**Exercise description**
Copy out every one of the records below word for word, leaving out the pictures.

**Provided records**
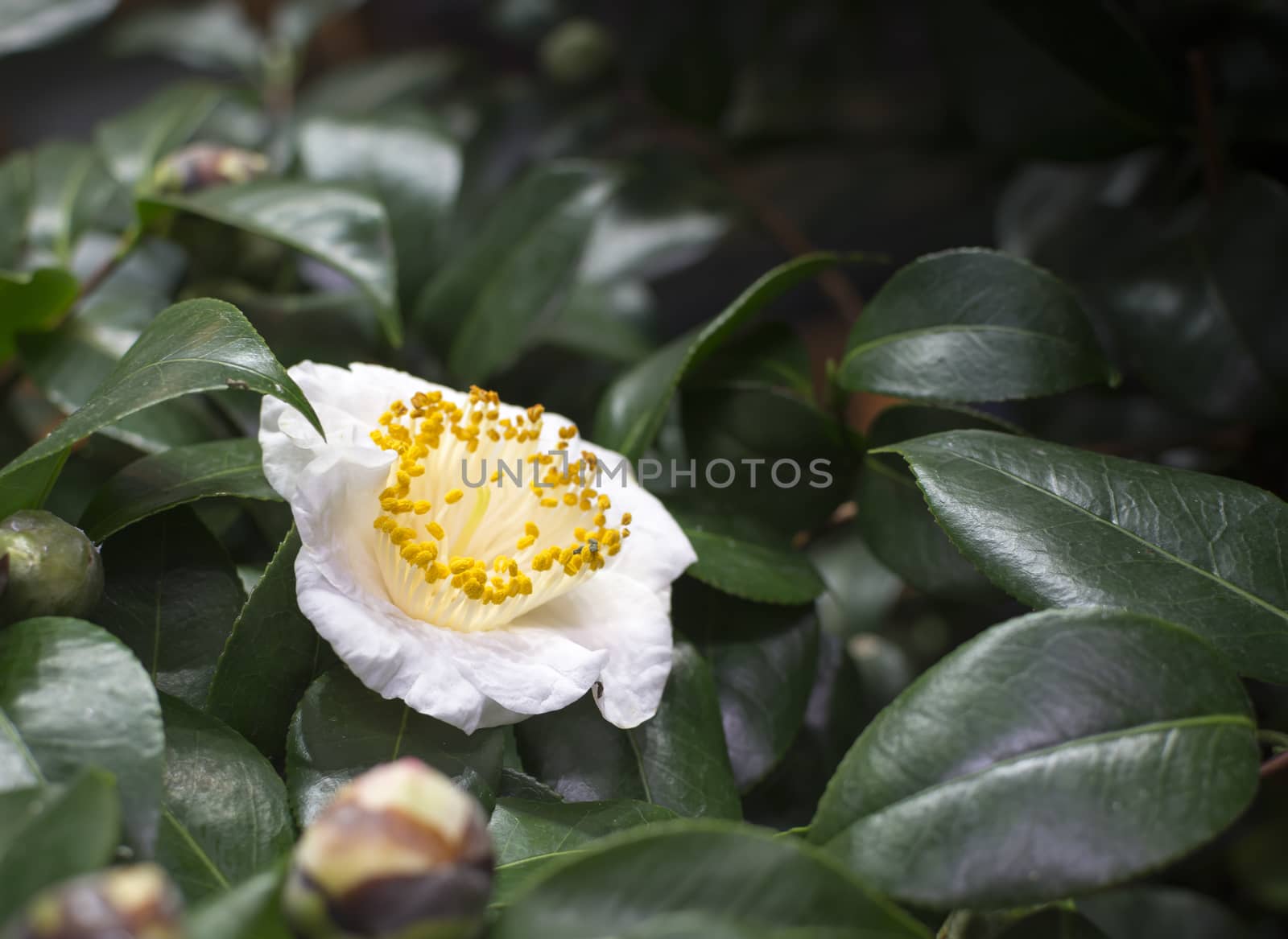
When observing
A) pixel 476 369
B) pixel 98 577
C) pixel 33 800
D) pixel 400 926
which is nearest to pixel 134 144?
pixel 476 369

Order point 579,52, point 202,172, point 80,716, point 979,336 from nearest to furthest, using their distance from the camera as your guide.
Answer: point 80,716 → point 979,336 → point 202,172 → point 579,52

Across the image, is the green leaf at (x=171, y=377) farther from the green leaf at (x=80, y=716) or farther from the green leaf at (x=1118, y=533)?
the green leaf at (x=1118, y=533)

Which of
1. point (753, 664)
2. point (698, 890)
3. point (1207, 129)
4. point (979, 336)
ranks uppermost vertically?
point (1207, 129)

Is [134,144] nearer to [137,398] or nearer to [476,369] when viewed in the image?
[476,369]

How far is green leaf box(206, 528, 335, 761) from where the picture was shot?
0.49 meters

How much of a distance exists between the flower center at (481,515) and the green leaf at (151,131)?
49cm

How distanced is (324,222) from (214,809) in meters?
Answer: 0.40

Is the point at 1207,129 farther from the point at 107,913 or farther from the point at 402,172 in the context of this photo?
the point at 107,913

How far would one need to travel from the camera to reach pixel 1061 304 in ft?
2.07

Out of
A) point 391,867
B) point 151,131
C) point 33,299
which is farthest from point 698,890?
point 151,131

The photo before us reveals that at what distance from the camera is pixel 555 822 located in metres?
0.49

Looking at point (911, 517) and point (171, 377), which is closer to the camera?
point (171, 377)

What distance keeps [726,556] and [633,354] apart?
1.26 feet

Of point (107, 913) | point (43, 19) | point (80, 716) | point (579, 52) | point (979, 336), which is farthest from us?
point (579, 52)
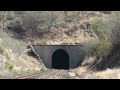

**Task result**
When observing
A) pixel 476 369
B) pixel 98 577
C) pixel 33 800
D) pixel 400 926
which is nearest to pixel 134 144?
pixel 476 369

Order point 579,52, point 202,172, point 80,716, point 979,336 from nearest to furthest, using their distance from the camera as your guide.
Answer: point 80,716 → point 979,336 → point 202,172 → point 579,52

Across the image, is the green leaf at (x=171, y=377) farther from the green leaf at (x=80, y=716) or farther from the green leaf at (x=1118, y=533)?
the green leaf at (x=1118, y=533)

Which of
1. point (753, 664)
2. point (698, 890)
3. point (1207, 129)
4. point (979, 336)
ranks uppermost vertically?
point (1207, 129)

Is [134,144] nearer to [137,398] or nearer to [476,369] when viewed in the image?
[476,369]

How far is green leaf box(206, 528, 335, 761) from where the picture was shot?
0.49 meters

How much of a distance exists between the flower center at (481,515) and the green leaf at (151,131)?
49cm

How distanced is (324,222) from (214,809) in meters?
Answer: 0.40

Is the point at 1207,129 farther from the point at 107,913 or farther from the point at 402,172 in the context of this photo?
the point at 107,913

How far would one need to travel from the camera to reach pixel 1061 304 in ft?
2.07

Out of
A) point 391,867
B) point 151,131
C) point 33,299
which is farthest from point 698,890?
point 151,131

The photo before us reveals that at what distance from the camera is pixel 555 822 located in metres?
0.49

Looking at point (911, 517) and point (171, 377), which is closer to the camera?
point (171, 377)

What distance keeps [726,556] and [633,354] apart?
1.26 feet

Of point (107, 913) | point (43, 19) | point (80, 716) | point (579, 52) | point (979, 336), which is farthest from us?
point (579, 52)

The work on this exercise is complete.